Soy una estúpida, lo sé, porque los demonios como él no se fijan en simples criaturas que intentan jugar con fuego buscando encender algo en el interior que han llevado apagado siempre ya que mi corazón nunca ha latido ni latirá por nadie y estoy muy segura de eso.

Somos incendios juntos, somos seres infernales jugando en el inframundo del placer pero que mal que una parte de mí quiere que me bajen el cielo o me lleven a él o que simplemente me lleven al paraíso porque el fuego puede ser muy bueno, pero cuando ese fuego solo calcina por momentos suele ser más doloroso que placentero.

Abordé el jet privado donde dormí recuperando las dieciocho horas perdidas con él, debo admitir que lo disfruté como nunca.
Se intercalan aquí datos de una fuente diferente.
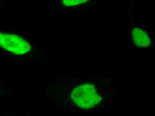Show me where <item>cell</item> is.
I'll list each match as a JSON object with an SVG mask.
<instances>
[{"mask_svg": "<svg viewBox=\"0 0 155 116\" xmlns=\"http://www.w3.org/2000/svg\"><path fill=\"white\" fill-rule=\"evenodd\" d=\"M73 102L80 108L87 109L95 107L101 102V97L92 84L78 86L71 95Z\"/></svg>", "mask_w": 155, "mask_h": 116, "instance_id": "1", "label": "cell"}, {"mask_svg": "<svg viewBox=\"0 0 155 116\" xmlns=\"http://www.w3.org/2000/svg\"><path fill=\"white\" fill-rule=\"evenodd\" d=\"M0 47L15 54L26 53L31 49L30 43L15 34L0 33Z\"/></svg>", "mask_w": 155, "mask_h": 116, "instance_id": "2", "label": "cell"}, {"mask_svg": "<svg viewBox=\"0 0 155 116\" xmlns=\"http://www.w3.org/2000/svg\"><path fill=\"white\" fill-rule=\"evenodd\" d=\"M132 36L133 42L137 47L146 48L151 43L149 35L143 29L136 27L132 30Z\"/></svg>", "mask_w": 155, "mask_h": 116, "instance_id": "3", "label": "cell"}, {"mask_svg": "<svg viewBox=\"0 0 155 116\" xmlns=\"http://www.w3.org/2000/svg\"><path fill=\"white\" fill-rule=\"evenodd\" d=\"M89 0H62V4L66 7L77 6L85 3Z\"/></svg>", "mask_w": 155, "mask_h": 116, "instance_id": "4", "label": "cell"}]
</instances>
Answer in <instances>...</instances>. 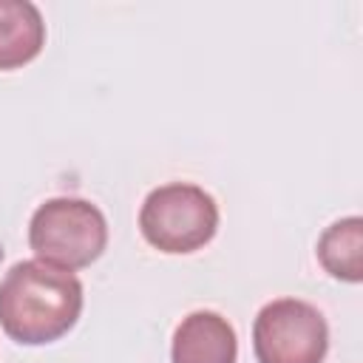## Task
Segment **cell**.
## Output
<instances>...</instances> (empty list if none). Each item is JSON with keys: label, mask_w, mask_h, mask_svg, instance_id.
<instances>
[{"label": "cell", "mask_w": 363, "mask_h": 363, "mask_svg": "<svg viewBox=\"0 0 363 363\" xmlns=\"http://www.w3.org/2000/svg\"><path fill=\"white\" fill-rule=\"evenodd\" d=\"M142 238L167 255H187L213 241L218 230L216 199L190 182H170L147 193L139 210Z\"/></svg>", "instance_id": "3957f363"}, {"label": "cell", "mask_w": 363, "mask_h": 363, "mask_svg": "<svg viewBox=\"0 0 363 363\" xmlns=\"http://www.w3.org/2000/svg\"><path fill=\"white\" fill-rule=\"evenodd\" d=\"M82 284L74 272L40 258L17 261L0 281V326L23 346H45L74 329Z\"/></svg>", "instance_id": "6da1fadb"}, {"label": "cell", "mask_w": 363, "mask_h": 363, "mask_svg": "<svg viewBox=\"0 0 363 363\" xmlns=\"http://www.w3.org/2000/svg\"><path fill=\"white\" fill-rule=\"evenodd\" d=\"M326 349V318L306 301L278 298L255 315L252 352L258 363H323Z\"/></svg>", "instance_id": "277c9868"}, {"label": "cell", "mask_w": 363, "mask_h": 363, "mask_svg": "<svg viewBox=\"0 0 363 363\" xmlns=\"http://www.w3.org/2000/svg\"><path fill=\"white\" fill-rule=\"evenodd\" d=\"M173 363H235L238 337L230 320L218 312L199 309L182 318L170 346Z\"/></svg>", "instance_id": "5b68a950"}, {"label": "cell", "mask_w": 363, "mask_h": 363, "mask_svg": "<svg viewBox=\"0 0 363 363\" xmlns=\"http://www.w3.org/2000/svg\"><path fill=\"white\" fill-rule=\"evenodd\" d=\"M45 45V23L28 0H0V71L31 62Z\"/></svg>", "instance_id": "8992f818"}, {"label": "cell", "mask_w": 363, "mask_h": 363, "mask_svg": "<svg viewBox=\"0 0 363 363\" xmlns=\"http://www.w3.org/2000/svg\"><path fill=\"white\" fill-rule=\"evenodd\" d=\"M108 244L102 210L85 199L57 196L43 201L28 221V247L34 255L60 269L91 267Z\"/></svg>", "instance_id": "7a4b0ae2"}, {"label": "cell", "mask_w": 363, "mask_h": 363, "mask_svg": "<svg viewBox=\"0 0 363 363\" xmlns=\"http://www.w3.org/2000/svg\"><path fill=\"white\" fill-rule=\"evenodd\" d=\"M315 255L332 278L357 284L363 278V218L346 216L329 224L318 238Z\"/></svg>", "instance_id": "52a82bcc"}]
</instances>
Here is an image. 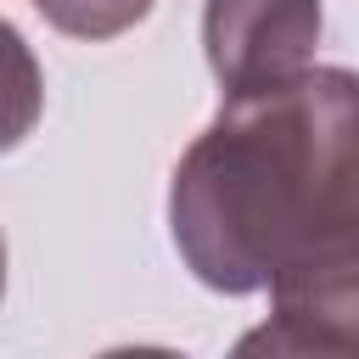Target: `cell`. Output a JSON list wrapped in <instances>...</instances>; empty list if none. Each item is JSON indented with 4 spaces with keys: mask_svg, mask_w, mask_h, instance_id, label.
<instances>
[{
    "mask_svg": "<svg viewBox=\"0 0 359 359\" xmlns=\"http://www.w3.org/2000/svg\"><path fill=\"white\" fill-rule=\"evenodd\" d=\"M39 107H45L39 62L22 45V34L11 22H0V151H11L39 123Z\"/></svg>",
    "mask_w": 359,
    "mask_h": 359,
    "instance_id": "3",
    "label": "cell"
},
{
    "mask_svg": "<svg viewBox=\"0 0 359 359\" xmlns=\"http://www.w3.org/2000/svg\"><path fill=\"white\" fill-rule=\"evenodd\" d=\"M174 247L213 292H269L275 325L241 353H353L359 342V84L303 67L224 95L168 191Z\"/></svg>",
    "mask_w": 359,
    "mask_h": 359,
    "instance_id": "1",
    "label": "cell"
},
{
    "mask_svg": "<svg viewBox=\"0 0 359 359\" xmlns=\"http://www.w3.org/2000/svg\"><path fill=\"white\" fill-rule=\"evenodd\" d=\"M0 292H6V241H0Z\"/></svg>",
    "mask_w": 359,
    "mask_h": 359,
    "instance_id": "5",
    "label": "cell"
},
{
    "mask_svg": "<svg viewBox=\"0 0 359 359\" xmlns=\"http://www.w3.org/2000/svg\"><path fill=\"white\" fill-rule=\"evenodd\" d=\"M202 45L224 95L280 84L314 67L320 0H208Z\"/></svg>",
    "mask_w": 359,
    "mask_h": 359,
    "instance_id": "2",
    "label": "cell"
},
{
    "mask_svg": "<svg viewBox=\"0 0 359 359\" xmlns=\"http://www.w3.org/2000/svg\"><path fill=\"white\" fill-rule=\"evenodd\" d=\"M34 6L45 22H56L73 39H112L151 11V0H34Z\"/></svg>",
    "mask_w": 359,
    "mask_h": 359,
    "instance_id": "4",
    "label": "cell"
}]
</instances>
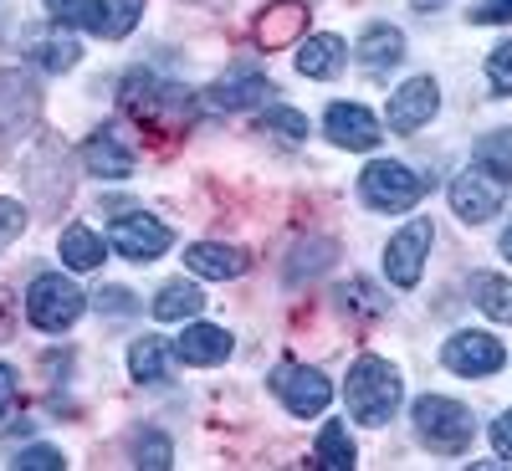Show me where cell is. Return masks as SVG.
Returning <instances> with one entry per match:
<instances>
[{"instance_id": "1", "label": "cell", "mask_w": 512, "mask_h": 471, "mask_svg": "<svg viewBox=\"0 0 512 471\" xmlns=\"http://www.w3.org/2000/svg\"><path fill=\"white\" fill-rule=\"evenodd\" d=\"M344 400H349V415L364 420V425H384L400 400H405V379L390 359H379V354H364L354 359L349 379H344Z\"/></svg>"}, {"instance_id": "2", "label": "cell", "mask_w": 512, "mask_h": 471, "mask_svg": "<svg viewBox=\"0 0 512 471\" xmlns=\"http://www.w3.org/2000/svg\"><path fill=\"white\" fill-rule=\"evenodd\" d=\"M410 420H415V436L431 446V451H441V456H466V451H472V441H477L472 410L446 400V395H420L415 410H410Z\"/></svg>"}, {"instance_id": "3", "label": "cell", "mask_w": 512, "mask_h": 471, "mask_svg": "<svg viewBox=\"0 0 512 471\" xmlns=\"http://www.w3.org/2000/svg\"><path fill=\"white\" fill-rule=\"evenodd\" d=\"M47 11L57 26H82L103 41H123L139 26L144 0H47Z\"/></svg>"}, {"instance_id": "4", "label": "cell", "mask_w": 512, "mask_h": 471, "mask_svg": "<svg viewBox=\"0 0 512 471\" xmlns=\"http://www.w3.org/2000/svg\"><path fill=\"white\" fill-rule=\"evenodd\" d=\"M82 308H88V297H82L77 282H67L62 272H41L31 277L26 287V318L41 328V333H62L82 318Z\"/></svg>"}, {"instance_id": "5", "label": "cell", "mask_w": 512, "mask_h": 471, "mask_svg": "<svg viewBox=\"0 0 512 471\" xmlns=\"http://www.w3.org/2000/svg\"><path fill=\"white\" fill-rule=\"evenodd\" d=\"M359 195L369 210H384V216H400V210H415L425 195V180L400 159H374L359 175Z\"/></svg>"}, {"instance_id": "6", "label": "cell", "mask_w": 512, "mask_h": 471, "mask_svg": "<svg viewBox=\"0 0 512 471\" xmlns=\"http://www.w3.org/2000/svg\"><path fill=\"white\" fill-rule=\"evenodd\" d=\"M41 118V88L21 67H0V149L21 144Z\"/></svg>"}, {"instance_id": "7", "label": "cell", "mask_w": 512, "mask_h": 471, "mask_svg": "<svg viewBox=\"0 0 512 471\" xmlns=\"http://www.w3.org/2000/svg\"><path fill=\"white\" fill-rule=\"evenodd\" d=\"M507 185L512 180H502V175H492L487 164H466L461 175L451 180V210L466 221V226H487L497 210H502V200H507Z\"/></svg>"}, {"instance_id": "8", "label": "cell", "mask_w": 512, "mask_h": 471, "mask_svg": "<svg viewBox=\"0 0 512 471\" xmlns=\"http://www.w3.org/2000/svg\"><path fill=\"white\" fill-rule=\"evenodd\" d=\"M441 364L461 379H487L507 364V349H502V338L482 333V328H461L446 338V349H441Z\"/></svg>"}, {"instance_id": "9", "label": "cell", "mask_w": 512, "mask_h": 471, "mask_svg": "<svg viewBox=\"0 0 512 471\" xmlns=\"http://www.w3.org/2000/svg\"><path fill=\"white\" fill-rule=\"evenodd\" d=\"M272 390H277V400H282L297 420L323 415L328 400H333V384H328L318 369H308V364H277V369H272Z\"/></svg>"}, {"instance_id": "10", "label": "cell", "mask_w": 512, "mask_h": 471, "mask_svg": "<svg viewBox=\"0 0 512 471\" xmlns=\"http://www.w3.org/2000/svg\"><path fill=\"white\" fill-rule=\"evenodd\" d=\"M431 241H436V231H431V221H425V216H415L405 231L390 236V246H384V272H390L395 287L410 292V287L420 282L425 256H431Z\"/></svg>"}, {"instance_id": "11", "label": "cell", "mask_w": 512, "mask_h": 471, "mask_svg": "<svg viewBox=\"0 0 512 471\" xmlns=\"http://www.w3.org/2000/svg\"><path fill=\"white\" fill-rule=\"evenodd\" d=\"M169 226L164 221H154V216H144V210H134V216H118L113 226H108V246L118 251V256H128V262H159V256L169 251Z\"/></svg>"}, {"instance_id": "12", "label": "cell", "mask_w": 512, "mask_h": 471, "mask_svg": "<svg viewBox=\"0 0 512 471\" xmlns=\"http://www.w3.org/2000/svg\"><path fill=\"white\" fill-rule=\"evenodd\" d=\"M436 108H441L436 77H410L400 93H390V113H384V123H390L395 134H415V128H425L436 118Z\"/></svg>"}, {"instance_id": "13", "label": "cell", "mask_w": 512, "mask_h": 471, "mask_svg": "<svg viewBox=\"0 0 512 471\" xmlns=\"http://www.w3.org/2000/svg\"><path fill=\"white\" fill-rule=\"evenodd\" d=\"M323 128H328V139H333L338 149H354V154H369V149L384 139L379 118H374L364 103H333V108L323 113Z\"/></svg>"}, {"instance_id": "14", "label": "cell", "mask_w": 512, "mask_h": 471, "mask_svg": "<svg viewBox=\"0 0 512 471\" xmlns=\"http://www.w3.org/2000/svg\"><path fill=\"white\" fill-rule=\"evenodd\" d=\"M231 333L216 328V323H185V333L175 338V359L180 364H195V369H210V364H226L231 359Z\"/></svg>"}, {"instance_id": "15", "label": "cell", "mask_w": 512, "mask_h": 471, "mask_svg": "<svg viewBox=\"0 0 512 471\" xmlns=\"http://www.w3.org/2000/svg\"><path fill=\"white\" fill-rule=\"evenodd\" d=\"M82 164H88V175H98V180H128L134 175V149H128L113 128H98V134L82 144Z\"/></svg>"}, {"instance_id": "16", "label": "cell", "mask_w": 512, "mask_h": 471, "mask_svg": "<svg viewBox=\"0 0 512 471\" xmlns=\"http://www.w3.org/2000/svg\"><path fill=\"white\" fill-rule=\"evenodd\" d=\"M185 267H190L195 277H210V282H231V277H241L251 262H246V251H241V246L195 241V246L185 251Z\"/></svg>"}, {"instance_id": "17", "label": "cell", "mask_w": 512, "mask_h": 471, "mask_svg": "<svg viewBox=\"0 0 512 471\" xmlns=\"http://www.w3.org/2000/svg\"><path fill=\"white\" fill-rule=\"evenodd\" d=\"M272 93V82L262 72H236V77H221L216 88L205 93L210 108H221V113H241V108H256V103H267Z\"/></svg>"}, {"instance_id": "18", "label": "cell", "mask_w": 512, "mask_h": 471, "mask_svg": "<svg viewBox=\"0 0 512 471\" xmlns=\"http://www.w3.org/2000/svg\"><path fill=\"white\" fill-rule=\"evenodd\" d=\"M344 62H349V47L338 36H328V31L297 41V72H303V77H338Z\"/></svg>"}, {"instance_id": "19", "label": "cell", "mask_w": 512, "mask_h": 471, "mask_svg": "<svg viewBox=\"0 0 512 471\" xmlns=\"http://www.w3.org/2000/svg\"><path fill=\"white\" fill-rule=\"evenodd\" d=\"M354 57H359V67H369V72H384V67H395L400 57H405V31L400 26H369L359 41H354Z\"/></svg>"}, {"instance_id": "20", "label": "cell", "mask_w": 512, "mask_h": 471, "mask_svg": "<svg viewBox=\"0 0 512 471\" xmlns=\"http://www.w3.org/2000/svg\"><path fill=\"white\" fill-rule=\"evenodd\" d=\"M200 308H205V292L195 282H169L154 297V318L159 323H190V318H200Z\"/></svg>"}, {"instance_id": "21", "label": "cell", "mask_w": 512, "mask_h": 471, "mask_svg": "<svg viewBox=\"0 0 512 471\" xmlns=\"http://www.w3.org/2000/svg\"><path fill=\"white\" fill-rule=\"evenodd\" d=\"M128 374H134L139 384H164L169 379V349H164V338H154V333L134 338V349H128Z\"/></svg>"}, {"instance_id": "22", "label": "cell", "mask_w": 512, "mask_h": 471, "mask_svg": "<svg viewBox=\"0 0 512 471\" xmlns=\"http://www.w3.org/2000/svg\"><path fill=\"white\" fill-rule=\"evenodd\" d=\"M31 62L41 72H72L82 62V47L62 31H47V36H31Z\"/></svg>"}, {"instance_id": "23", "label": "cell", "mask_w": 512, "mask_h": 471, "mask_svg": "<svg viewBox=\"0 0 512 471\" xmlns=\"http://www.w3.org/2000/svg\"><path fill=\"white\" fill-rule=\"evenodd\" d=\"M308 26V11L303 6H272L262 21H256V41L262 47H287V41H297Z\"/></svg>"}, {"instance_id": "24", "label": "cell", "mask_w": 512, "mask_h": 471, "mask_svg": "<svg viewBox=\"0 0 512 471\" xmlns=\"http://www.w3.org/2000/svg\"><path fill=\"white\" fill-rule=\"evenodd\" d=\"M472 303L492 318V323H512V282L497 272H477L472 277Z\"/></svg>"}, {"instance_id": "25", "label": "cell", "mask_w": 512, "mask_h": 471, "mask_svg": "<svg viewBox=\"0 0 512 471\" xmlns=\"http://www.w3.org/2000/svg\"><path fill=\"white\" fill-rule=\"evenodd\" d=\"M57 251H62V262H67L72 272H93V267H103V236H93L88 226H67L62 241H57Z\"/></svg>"}, {"instance_id": "26", "label": "cell", "mask_w": 512, "mask_h": 471, "mask_svg": "<svg viewBox=\"0 0 512 471\" xmlns=\"http://www.w3.org/2000/svg\"><path fill=\"white\" fill-rule=\"evenodd\" d=\"M313 456H318V466H328V471H349L354 456H359L354 441H349V425H344V420H328L323 431H318V451H313Z\"/></svg>"}, {"instance_id": "27", "label": "cell", "mask_w": 512, "mask_h": 471, "mask_svg": "<svg viewBox=\"0 0 512 471\" xmlns=\"http://www.w3.org/2000/svg\"><path fill=\"white\" fill-rule=\"evenodd\" d=\"M472 159H477V164H487L492 175L512 180V128H492V134L472 149Z\"/></svg>"}, {"instance_id": "28", "label": "cell", "mask_w": 512, "mask_h": 471, "mask_svg": "<svg viewBox=\"0 0 512 471\" xmlns=\"http://www.w3.org/2000/svg\"><path fill=\"white\" fill-rule=\"evenodd\" d=\"M134 456H139V466H149V471H164V466H175V446H169V436H159V431L139 436Z\"/></svg>"}, {"instance_id": "29", "label": "cell", "mask_w": 512, "mask_h": 471, "mask_svg": "<svg viewBox=\"0 0 512 471\" xmlns=\"http://www.w3.org/2000/svg\"><path fill=\"white\" fill-rule=\"evenodd\" d=\"M262 128H272V134H282V139H308V118L297 108H267Z\"/></svg>"}, {"instance_id": "30", "label": "cell", "mask_w": 512, "mask_h": 471, "mask_svg": "<svg viewBox=\"0 0 512 471\" xmlns=\"http://www.w3.org/2000/svg\"><path fill=\"white\" fill-rule=\"evenodd\" d=\"M487 82L497 93H512V41H497L487 52Z\"/></svg>"}, {"instance_id": "31", "label": "cell", "mask_w": 512, "mask_h": 471, "mask_svg": "<svg viewBox=\"0 0 512 471\" xmlns=\"http://www.w3.org/2000/svg\"><path fill=\"white\" fill-rule=\"evenodd\" d=\"M11 466H16V471H62L67 461H62V451H52V446H26V451H16Z\"/></svg>"}, {"instance_id": "32", "label": "cell", "mask_w": 512, "mask_h": 471, "mask_svg": "<svg viewBox=\"0 0 512 471\" xmlns=\"http://www.w3.org/2000/svg\"><path fill=\"white\" fill-rule=\"evenodd\" d=\"M21 231H26V210H21L16 200L0 195V251H6V246H11Z\"/></svg>"}, {"instance_id": "33", "label": "cell", "mask_w": 512, "mask_h": 471, "mask_svg": "<svg viewBox=\"0 0 512 471\" xmlns=\"http://www.w3.org/2000/svg\"><path fill=\"white\" fill-rule=\"evenodd\" d=\"M98 308H108V313H134L139 303H134V292H128V287H103V292H98Z\"/></svg>"}, {"instance_id": "34", "label": "cell", "mask_w": 512, "mask_h": 471, "mask_svg": "<svg viewBox=\"0 0 512 471\" xmlns=\"http://www.w3.org/2000/svg\"><path fill=\"white\" fill-rule=\"evenodd\" d=\"M344 297H354V308H359V313H369V318H374V313H384V297H374V287H369V282L344 287Z\"/></svg>"}, {"instance_id": "35", "label": "cell", "mask_w": 512, "mask_h": 471, "mask_svg": "<svg viewBox=\"0 0 512 471\" xmlns=\"http://www.w3.org/2000/svg\"><path fill=\"white\" fill-rule=\"evenodd\" d=\"M16 395H21V384H16V369L11 364H0V420H6L16 410Z\"/></svg>"}, {"instance_id": "36", "label": "cell", "mask_w": 512, "mask_h": 471, "mask_svg": "<svg viewBox=\"0 0 512 471\" xmlns=\"http://www.w3.org/2000/svg\"><path fill=\"white\" fill-rule=\"evenodd\" d=\"M492 446H497L502 461H512V410H502V415L492 420Z\"/></svg>"}, {"instance_id": "37", "label": "cell", "mask_w": 512, "mask_h": 471, "mask_svg": "<svg viewBox=\"0 0 512 471\" xmlns=\"http://www.w3.org/2000/svg\"><path fill=\"white\" fill-rule=\"evenodd\" d=\"M472 21H512V0H487L472 11Z\"/></svg>"}, {"instance_id": "38", "label": "cell", "mask_w": 512, "mask_h": 471, "mask_svg": "<svg viewBox=\"0 0 512 471\" xmlns=\"http://www.w3.org/2000/svg\"><path fill=\"white\" fill-rule=\"evenodd\" d=\"M502 256H507V262H512V226L502 231Z\"/></svg>"}, {"instance_id": "39", "label": "cell", "mask_w": 512, "mask_h": 471, "mask_svg": "<svg viewBox=\"0 0 512 471\" xmlns=\"http://www.w3.org/2000/svg\"><path fill=\"white\" fill-rule=\"evenodd\" d=\"M415 6H420V11H431V6H446V0H415Z\"/></svg>"}]
</instances>
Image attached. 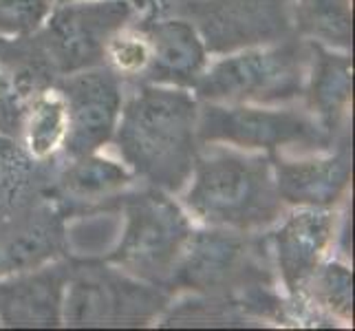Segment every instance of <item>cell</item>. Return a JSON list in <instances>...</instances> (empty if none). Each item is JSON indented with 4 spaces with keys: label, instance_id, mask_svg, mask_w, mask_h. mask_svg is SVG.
<instances>
[{
    "label": "cell",
    "instance_id": "obj_3",
    "mask_svg": "<svg viewBox=\"0 0 355 331\" xmlns=\"http://www.w3.org/2000/svg\"><path fill=\"white\" fill-rule=\"evenodd\" d=\"M309 53L298 42L245 46L207 65L194 84L199 100L218 104H278L304 93Z\"/></svg>",
    "mask_w": 355,
    "mask_h": 331
},
{
    "label": "cell",
    "instance_id": "obj_13",
    "mask_svg": "<svg viewBox=\"0 0 355 331\" xmlns=\"http://www.w3.org/2000/svg\"><path fill=\"white\" fill-rule=\"evenodd\" d=\"M272 168L280 199L298 207L334 205L351 179V157L347 153L311 159L272 157Z\"/></svg>",
    "mask_w": 355,
    "mask_h": 331
},
{
    "label": "cell",
    "instance_id": "obj_2",
    "mask_svg": "<svg viewBox=\"0 0 355 331\" xmlns=\"http://www.w3.org/2000/svg\"><path fill=\"white\" fill-rule=\"evenodd\" d=\"M186 192L188 210L218 230H254L283 212L272 159L223 144L199 148Z\"/></svg>",
    "mask_w": 355,
    "mask_h": 331
},
{
    "label": "cell",
    "instance_id": "obj_21",
    "mask_svg": "<svg viewBox=\"0 0 355 331\" xmlns=\"http://www.w3.org/2000/svg\"><path fill=\"white\" fill-rule=\"evenodd\" d=\"M53 9V0H0V33L31 35Z\"/></svg>",
    "mask_w": 355,
    "mask_h": 331
},
{
    "label": "cell",
    "instance_id": "obj_7",
    "mask_svg": "<svg viewBox=\"0 0 355 331\" xmlns=\"http://www.w3.org/2000/svg\"><path fill=\"white\" fill-rule=\"evenodd\" d=\"M67 128L62 148L76 159L93 155L111 142L124 104L119 76L108 67H91L69 73L60 84Z\"/></svg>",
    "mask_w": 355,
    "mask_h": 331
},
{
    "label": "cell",
    "instance_id": "obj_11",
    "mask_svg": "<svg viewBox=\"0 0 355 331\" xmlns=\"http://www.w3.org/2000/svg\"><path fill=\"white\" fill-rule=\"evenodd\" d=\"M64 228L49 205H35L0 223V280L42 267L60 252Z\"/></svg>",
    "mask_w": 355,
    "mask_h": 331
},
{
    "label": "cell",
    "instance_id": "obj_17",
    "mask_svg": "<svg viewBox=\"0 0 355 331\" xmlns=\"http://www.w3.org/2000/svg\"><path fill=\"white\" fill-rule=\"evenodd\" d=\"M300 29L320 44L351 46V0H296Z\"/></svg>",
    "mask_w": 355,
    "mask_h": 331
},
{
    "label": "cell",
    "instance_id": "obj_4",
    "mask_svg": "<svg viewBox=\"0 0 355 331\" xmlns=\"http://www.w3.org/2000/svg\"><path fill=\"white\" fill-rule=\"evenodd\" d=\"M190 237L188 217L155 188L126 205V230L111 261L141 280L162 283L179 269Z\"/></svg>",
    "mask_w": 355,
    "mask_h": 331
},
{
    "label": "cell",
    "instance_id": "obj_6",
    "mask_svg": "<svg viewBox=\"0 0 355 331\" xmlns=\"http://www.w3.org/2000/svg\"><path fill=\"white\" fill-rule=\"evenodd\" d=\"M199 144H223L241 151L274 153L283 146L311 148L322 144L324 128L291 108H265L259 104L205 102L197 115Z\"/></svg>",
    "mask_w": 355,
    "mask_h": 331
},
{
    "label": "cell",
    "instance_id": "obj_15",
    "mask_svg": "<svg viewBox=\"0 0 355 331\" xmlns=\"http://www.w3.org/2000/svg\"><path fill=\"white\" fill-rule=\"evenodd\" d=\"M309 51L304 91L309 95L311 110L318 115V124L324 130H334L351 100V60L315 40L309 44Z\"/></svg>",
    "mask_w": 355,
    "mask_h": 331
},
{
    "label": "cell",
    "instance_id": "obj_12",
    "mask_svg": "<svg viewBox=\"0 0 355 331\" xmlns=\"http://www.w3.org/2000/svg\"><path fill=\"white\" fill-rule=\"evenodd\" d=\"M334 214L327 207H300L276 232V259L285 287L296 294L307 287L320 267L322 254L334 237Z\"/></svg>",
    "mask_w": 355,
    "mask_h": 331
},
{
    "label": "cell",
    "instance_id": "obj_9",
    "mask_svg": "<svg viewBox=\"0 0 355 331\" xmlns=\"http://www.w3.org/2000/svg\"><path fill=\"white\" fill-rule=\"evenodd\" d=\"M155 294L128 278L102 269H84L67 276L62 294V321L69 325H104L141 318L155 305Z\"/></svg>",
    "mask_w": 355,
    "mask_h": 331
},
{
    "label": "cell",
    "instance_id": "obj_10",
    "mask_svg": "<svg viewBox=\"0 0 355 331\" xmlns=\"http://www.w3.org/2000/svg\"><path fill=\"white\" fill-rule=\"evenodd\" d=\"M148 42V84L194 89L207 67V46L199 29L186 18H159L139 27Z\"/></svg>",
    "mask_w": 355,
    "mask_h": 331
},
{
    "label": "cell",
    "instance_id": "obj_20",
    "mask_svg": "<svg viewBox=\"0 0 355 331\" xmlns=\"http://www.w3.org/2000/svg\"><path fill=\"white\" fill-rule=\"evenodd\" d=\"M104 60L117 76H144L148 67V42L139 29H121L106 44Z\"/></svg>",
    "mask_w": 355,
    "mask_h": 331
},
{
    "label": "cell",
    "instance_id": "obj_22",
    "mask_svg": "<svg viewBox=\"0 0 355 331\" xmlns=\"http://www.w3.org/2000/svg\"><path fill=\"white\" fill-rule=\"evenodd\" d=\"M31 170L33 157L14 139L0 135V210L29 181Z\"/></svg>",
    "mask_w": 355,
    "mask_h": 331
},
{
    "label": "cell",
    "instance_id": "obj_16",
    "mask_svg": "<svg viewBox=\"0 0 355 331\" xmlns=\"http://www.w3.org/2000/svg\"><path fill=\"white\" fill-rule=\"evenodd\" d=\"M130 179L132 175L126 166H119L111 159L97 157V153H93L73 159V164L60 179V188L67 197L76 201H97L126 188Z\"/></svg>",
    "mask_w": 355,
    "mask_h": 331
},
{
    "label": "cell",
    "instance_id": "obj_8",
    "mask_svg": "<svg viewBox=\"0 0 355 331\" xmlns=\"http://www.w3.org/2000/svg\"><path fill=\"white\" fill-rule=\"evenodd\" d=\"M285 0H166L162 14L190 20L210 49L269 42L283 29Z\"/></svg>",
    "mask_w": 355,
    "mask_h": 331
},
{
    "label": "cell",
    "instance_id": "obj_1",
    "mask_svg": "<svg viewBox=\"0 0 355 331\" xmlns=\"http://www.w3.org/2000/svg\"><path fill=\"white\" fill-rule=\"evenodd\" d=\"M199 102L188 89L146 84L126 104L113 133L119 157L153 188L179 192L199 153Z\"/></svg>",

Disfruto como me hace sentir, como sus manos recorren mi piel erizando cada vello de mi cuerpo, como se hunde en mi interior haciéndome gemir y como su boca recorre cada centímetro de mi cuerpo sin temor a lo que pueda causarme.

Tengo miedo, tengo miedo de la cicatriz que pueda dejar en mi cuerpo, mi alma y mi memoria, pero todo miedo esconde un deseo y yo deseo consumir ese narcótico que solo él me puede dar porque cada vez que lo tengo cerca no puedo pensar con claridad entregándome sin reparos a todo lo que me hace y me provoca convirtiéndose en una droga indispensable para mí.

Llego hasta el laboratorio donde me esperan con las primeras pruebas de la droga que le recomendé a Pietro, abro las puertas de cristal pasando por el lado de los otros científicos y miro a la pequeña rata inmóvil pero aún con vida.

— ¿Principales síntomas? — pregunto sin apartar los ojos del recipiente de cristal.

—Al suministrarle una dosis de un centímetro cúbico presentó movimientos involuntarios — dice Pietro caminando hacia el otro recipiente —. A esta le hicimos una tomografía antes de duplicar la dosis para compararla con la rata anterior provocando un cambio en sus terminaciones nerviosas. Ha estado más inquieta que la anterior, aunque el tiempo de reacción a los estímulos fue más lento —aclara —. Presenta cuadros de ansiedad y el color de las pupilas cambiaron—afirma.

— ¿Qué hay de esta? — me acerco observando como la tercera rata se golpea en el cristal.

—Suministré hace...— mira el reloj —cuatro horas una cuarta dosis de tres centímetros cúbicos ya que al pasar el efecto hubo un aumento en su ritmo cardiaco, hipertensión arterial, temblores, espasmos musculares y una dependencia a la droga en un 95% haciendo un cambio en su cadena de ADN más los síntomas de las ratas anteriores—explica.